Does anyone have any preference in sowing alfalfa using a Brillion seeder or no till drill? I have used a no till drill but was wondering if the brillion would work better.


----------



## IAhaymakr (Jun 4, 2008)

I use both, depending on what I want to plant. The drill got used more this year because I planted oats and peas with my alfalfa. Mostly used the brillion previously when direct seeding. The most important thing is a firm seedbed with either machine. I like the landroller before and after seeding but a couple trips with a good heavy drag works ok too. An old guy neighbor always told me if my heel left a mark it was still too soft...his hay fields always look awesome.


----------



## rjmoses (Apr 4, 2010)

I rent a Brillion seeder from the USDA office when I need it for $8/ac. I usually have to spend an hour or so cleaning it out because the previous renter was too lazy to clean it up. But it works really good!

I get a solid seed bed, random seed spacing with good coverage and pretty accurate planting rate. I prefer it over no-till drill for both grasses and alfalfa.

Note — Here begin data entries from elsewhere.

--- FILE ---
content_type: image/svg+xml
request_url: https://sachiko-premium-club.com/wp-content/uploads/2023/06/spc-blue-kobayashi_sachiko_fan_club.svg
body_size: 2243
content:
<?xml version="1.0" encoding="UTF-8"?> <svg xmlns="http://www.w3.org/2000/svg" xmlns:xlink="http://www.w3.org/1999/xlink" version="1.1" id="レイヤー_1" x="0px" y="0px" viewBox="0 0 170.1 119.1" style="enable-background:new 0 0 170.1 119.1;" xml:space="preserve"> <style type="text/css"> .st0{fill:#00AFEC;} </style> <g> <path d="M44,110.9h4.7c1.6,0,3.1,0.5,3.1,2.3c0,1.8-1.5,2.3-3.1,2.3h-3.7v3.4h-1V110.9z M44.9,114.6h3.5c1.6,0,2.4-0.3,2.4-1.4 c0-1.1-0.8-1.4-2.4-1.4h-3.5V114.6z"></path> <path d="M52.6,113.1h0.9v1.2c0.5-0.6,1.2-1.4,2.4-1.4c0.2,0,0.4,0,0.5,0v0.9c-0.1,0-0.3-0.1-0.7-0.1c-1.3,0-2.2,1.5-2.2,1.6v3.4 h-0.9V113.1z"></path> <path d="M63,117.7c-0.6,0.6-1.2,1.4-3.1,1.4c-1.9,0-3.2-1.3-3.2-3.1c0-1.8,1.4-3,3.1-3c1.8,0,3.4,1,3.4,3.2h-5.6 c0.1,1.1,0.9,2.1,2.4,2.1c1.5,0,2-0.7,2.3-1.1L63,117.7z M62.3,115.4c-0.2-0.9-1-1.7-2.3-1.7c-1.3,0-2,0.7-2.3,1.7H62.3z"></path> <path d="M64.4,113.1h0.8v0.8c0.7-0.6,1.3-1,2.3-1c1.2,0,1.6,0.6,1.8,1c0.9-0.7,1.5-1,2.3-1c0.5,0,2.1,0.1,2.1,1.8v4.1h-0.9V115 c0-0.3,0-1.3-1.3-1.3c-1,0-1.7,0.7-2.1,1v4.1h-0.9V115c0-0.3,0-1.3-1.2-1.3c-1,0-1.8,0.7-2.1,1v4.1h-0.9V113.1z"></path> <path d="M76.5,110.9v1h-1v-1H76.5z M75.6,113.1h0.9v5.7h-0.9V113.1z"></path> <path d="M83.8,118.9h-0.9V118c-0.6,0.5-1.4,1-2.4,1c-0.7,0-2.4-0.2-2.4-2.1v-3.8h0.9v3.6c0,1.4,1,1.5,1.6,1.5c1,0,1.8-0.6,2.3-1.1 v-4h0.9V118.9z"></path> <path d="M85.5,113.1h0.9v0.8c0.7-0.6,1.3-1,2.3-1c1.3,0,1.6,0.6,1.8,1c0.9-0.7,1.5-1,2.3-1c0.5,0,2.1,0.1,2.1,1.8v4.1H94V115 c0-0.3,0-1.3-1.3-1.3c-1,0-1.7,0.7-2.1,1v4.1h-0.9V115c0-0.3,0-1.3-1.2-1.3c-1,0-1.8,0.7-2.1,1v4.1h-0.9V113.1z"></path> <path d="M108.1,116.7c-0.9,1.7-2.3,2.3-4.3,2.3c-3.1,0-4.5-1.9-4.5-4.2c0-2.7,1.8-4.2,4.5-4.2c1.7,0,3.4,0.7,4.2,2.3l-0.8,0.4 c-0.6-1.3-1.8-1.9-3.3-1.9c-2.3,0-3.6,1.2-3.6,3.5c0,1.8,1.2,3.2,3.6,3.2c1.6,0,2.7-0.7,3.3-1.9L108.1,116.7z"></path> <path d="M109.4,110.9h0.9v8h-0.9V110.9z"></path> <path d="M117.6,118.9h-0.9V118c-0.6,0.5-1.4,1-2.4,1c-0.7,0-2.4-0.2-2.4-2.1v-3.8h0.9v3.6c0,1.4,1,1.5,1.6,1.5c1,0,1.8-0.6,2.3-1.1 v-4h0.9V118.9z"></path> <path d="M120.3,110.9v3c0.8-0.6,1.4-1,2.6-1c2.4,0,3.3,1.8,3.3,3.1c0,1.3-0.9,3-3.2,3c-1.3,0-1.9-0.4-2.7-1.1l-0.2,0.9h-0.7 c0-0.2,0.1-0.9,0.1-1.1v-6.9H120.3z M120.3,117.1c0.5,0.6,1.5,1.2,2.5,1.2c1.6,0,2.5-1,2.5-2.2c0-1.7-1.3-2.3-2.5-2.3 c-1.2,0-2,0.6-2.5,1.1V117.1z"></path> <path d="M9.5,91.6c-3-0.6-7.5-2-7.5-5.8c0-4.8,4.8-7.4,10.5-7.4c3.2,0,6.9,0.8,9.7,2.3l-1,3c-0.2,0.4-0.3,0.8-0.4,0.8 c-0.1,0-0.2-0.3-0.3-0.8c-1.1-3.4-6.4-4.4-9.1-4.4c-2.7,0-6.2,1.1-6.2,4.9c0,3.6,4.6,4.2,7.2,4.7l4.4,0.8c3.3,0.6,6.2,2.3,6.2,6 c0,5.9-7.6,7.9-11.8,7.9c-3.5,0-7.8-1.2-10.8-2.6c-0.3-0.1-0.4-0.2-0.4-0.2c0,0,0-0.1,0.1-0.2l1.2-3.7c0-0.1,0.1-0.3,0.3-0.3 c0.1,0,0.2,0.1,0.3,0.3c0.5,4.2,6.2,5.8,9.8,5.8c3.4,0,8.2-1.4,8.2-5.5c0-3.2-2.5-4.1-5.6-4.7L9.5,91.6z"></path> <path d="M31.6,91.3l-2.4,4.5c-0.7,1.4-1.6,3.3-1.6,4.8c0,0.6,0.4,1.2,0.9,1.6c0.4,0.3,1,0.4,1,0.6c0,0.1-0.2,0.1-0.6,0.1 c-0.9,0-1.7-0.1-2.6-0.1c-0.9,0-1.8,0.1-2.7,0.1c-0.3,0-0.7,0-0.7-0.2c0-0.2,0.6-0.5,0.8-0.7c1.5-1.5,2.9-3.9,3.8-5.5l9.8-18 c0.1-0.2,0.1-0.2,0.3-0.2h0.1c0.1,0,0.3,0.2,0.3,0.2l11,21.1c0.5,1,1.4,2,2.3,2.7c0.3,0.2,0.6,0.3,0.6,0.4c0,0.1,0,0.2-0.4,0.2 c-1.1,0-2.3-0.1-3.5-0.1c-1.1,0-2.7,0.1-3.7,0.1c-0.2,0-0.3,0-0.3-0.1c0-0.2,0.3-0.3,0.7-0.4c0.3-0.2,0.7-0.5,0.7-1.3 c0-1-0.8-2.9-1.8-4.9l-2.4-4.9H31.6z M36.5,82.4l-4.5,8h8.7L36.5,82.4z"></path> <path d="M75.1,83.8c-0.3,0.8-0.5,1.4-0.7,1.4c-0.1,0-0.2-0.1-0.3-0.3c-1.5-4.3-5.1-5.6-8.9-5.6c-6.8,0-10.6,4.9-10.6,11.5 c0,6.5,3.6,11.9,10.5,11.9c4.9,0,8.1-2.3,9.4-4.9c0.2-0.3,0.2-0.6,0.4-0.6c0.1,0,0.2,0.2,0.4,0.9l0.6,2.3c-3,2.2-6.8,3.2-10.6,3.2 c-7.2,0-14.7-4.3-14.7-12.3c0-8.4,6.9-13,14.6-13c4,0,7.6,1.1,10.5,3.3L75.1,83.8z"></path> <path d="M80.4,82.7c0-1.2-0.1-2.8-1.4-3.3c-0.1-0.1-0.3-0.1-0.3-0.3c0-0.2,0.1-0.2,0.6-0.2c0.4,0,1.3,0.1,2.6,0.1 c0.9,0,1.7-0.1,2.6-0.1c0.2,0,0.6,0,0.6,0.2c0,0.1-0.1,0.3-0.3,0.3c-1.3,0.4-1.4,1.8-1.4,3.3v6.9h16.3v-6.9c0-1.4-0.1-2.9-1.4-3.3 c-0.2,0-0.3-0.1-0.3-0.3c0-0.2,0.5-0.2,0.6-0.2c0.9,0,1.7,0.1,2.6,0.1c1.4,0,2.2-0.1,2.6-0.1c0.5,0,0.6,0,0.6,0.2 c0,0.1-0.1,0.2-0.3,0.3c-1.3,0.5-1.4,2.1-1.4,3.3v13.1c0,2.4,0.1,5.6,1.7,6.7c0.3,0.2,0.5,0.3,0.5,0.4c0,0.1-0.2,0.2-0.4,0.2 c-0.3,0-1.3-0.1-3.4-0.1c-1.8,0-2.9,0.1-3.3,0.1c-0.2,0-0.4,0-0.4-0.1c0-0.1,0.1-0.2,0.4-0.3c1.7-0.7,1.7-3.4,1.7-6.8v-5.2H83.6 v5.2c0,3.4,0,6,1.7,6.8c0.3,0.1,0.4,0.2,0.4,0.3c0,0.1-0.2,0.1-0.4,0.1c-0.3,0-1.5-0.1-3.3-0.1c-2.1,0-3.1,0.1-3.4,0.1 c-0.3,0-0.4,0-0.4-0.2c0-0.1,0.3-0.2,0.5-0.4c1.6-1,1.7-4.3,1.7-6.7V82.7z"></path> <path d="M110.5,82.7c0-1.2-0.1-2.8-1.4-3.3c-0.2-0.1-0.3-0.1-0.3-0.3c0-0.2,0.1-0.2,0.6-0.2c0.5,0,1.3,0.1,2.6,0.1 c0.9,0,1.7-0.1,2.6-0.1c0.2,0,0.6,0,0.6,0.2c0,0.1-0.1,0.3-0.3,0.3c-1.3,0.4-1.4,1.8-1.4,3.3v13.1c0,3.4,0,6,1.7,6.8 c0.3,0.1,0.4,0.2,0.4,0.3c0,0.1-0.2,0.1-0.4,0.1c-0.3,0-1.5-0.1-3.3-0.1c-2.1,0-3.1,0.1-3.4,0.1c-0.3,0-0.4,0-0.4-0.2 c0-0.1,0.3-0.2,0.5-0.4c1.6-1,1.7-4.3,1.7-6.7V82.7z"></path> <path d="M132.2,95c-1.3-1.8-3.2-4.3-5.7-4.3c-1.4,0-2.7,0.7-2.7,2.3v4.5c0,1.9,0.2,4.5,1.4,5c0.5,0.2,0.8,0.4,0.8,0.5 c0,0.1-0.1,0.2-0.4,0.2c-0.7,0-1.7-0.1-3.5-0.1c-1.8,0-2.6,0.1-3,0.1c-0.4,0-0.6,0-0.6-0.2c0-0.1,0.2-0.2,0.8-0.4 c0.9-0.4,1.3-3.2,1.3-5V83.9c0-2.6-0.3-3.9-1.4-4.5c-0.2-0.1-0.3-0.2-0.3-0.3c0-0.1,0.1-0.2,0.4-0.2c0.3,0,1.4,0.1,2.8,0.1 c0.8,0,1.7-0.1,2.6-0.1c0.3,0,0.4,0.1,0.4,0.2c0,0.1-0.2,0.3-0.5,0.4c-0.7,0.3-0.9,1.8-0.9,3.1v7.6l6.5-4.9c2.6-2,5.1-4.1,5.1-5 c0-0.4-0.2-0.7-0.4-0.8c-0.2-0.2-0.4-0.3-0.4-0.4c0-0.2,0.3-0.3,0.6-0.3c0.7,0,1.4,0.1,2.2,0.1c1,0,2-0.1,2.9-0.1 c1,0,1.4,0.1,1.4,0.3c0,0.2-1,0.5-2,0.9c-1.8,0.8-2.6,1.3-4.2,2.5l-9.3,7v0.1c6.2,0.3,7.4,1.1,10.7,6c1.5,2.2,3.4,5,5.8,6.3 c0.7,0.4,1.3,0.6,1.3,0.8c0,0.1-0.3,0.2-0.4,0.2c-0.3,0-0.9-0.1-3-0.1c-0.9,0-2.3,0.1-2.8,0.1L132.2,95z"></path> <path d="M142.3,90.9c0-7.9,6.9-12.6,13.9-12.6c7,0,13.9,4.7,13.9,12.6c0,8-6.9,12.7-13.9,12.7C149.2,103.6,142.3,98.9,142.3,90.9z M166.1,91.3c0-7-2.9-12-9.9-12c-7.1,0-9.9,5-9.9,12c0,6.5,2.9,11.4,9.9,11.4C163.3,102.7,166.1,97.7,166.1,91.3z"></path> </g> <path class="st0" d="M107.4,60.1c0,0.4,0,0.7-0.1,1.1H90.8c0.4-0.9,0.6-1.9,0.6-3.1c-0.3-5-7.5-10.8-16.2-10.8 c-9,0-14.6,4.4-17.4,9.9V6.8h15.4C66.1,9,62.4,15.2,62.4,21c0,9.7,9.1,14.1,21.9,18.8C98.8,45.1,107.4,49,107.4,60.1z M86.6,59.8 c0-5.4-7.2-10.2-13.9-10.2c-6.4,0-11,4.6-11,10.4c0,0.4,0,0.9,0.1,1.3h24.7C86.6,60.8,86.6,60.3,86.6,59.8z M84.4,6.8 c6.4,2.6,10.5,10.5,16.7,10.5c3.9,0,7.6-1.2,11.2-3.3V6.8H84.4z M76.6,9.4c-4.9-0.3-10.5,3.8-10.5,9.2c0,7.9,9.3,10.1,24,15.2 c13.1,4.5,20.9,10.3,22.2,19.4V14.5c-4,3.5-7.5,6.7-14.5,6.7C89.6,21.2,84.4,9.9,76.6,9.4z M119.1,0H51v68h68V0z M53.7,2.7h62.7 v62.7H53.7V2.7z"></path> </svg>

BTW: I typically use mammoth red clover as my cover crop on grasses. Comes up fast, good coverage and only lasts about two years unless I use 2,4-D.

Ralph


----------



## wileyjd (Sep 2, 2010)

we use the Brillion for all hay and grass seed it works better for us not covering the seed to deep and allows the seed to greminate better


----------



## Rodney R (Jun 11, 2008)

Doesn't the Brillion seeder require working the seedbed? That adds a whole level of complexity to things, cause every time we work some ground here we get a gully washer, and then we have to work it again, and again, and again.....etc, etc....

Rodney


----------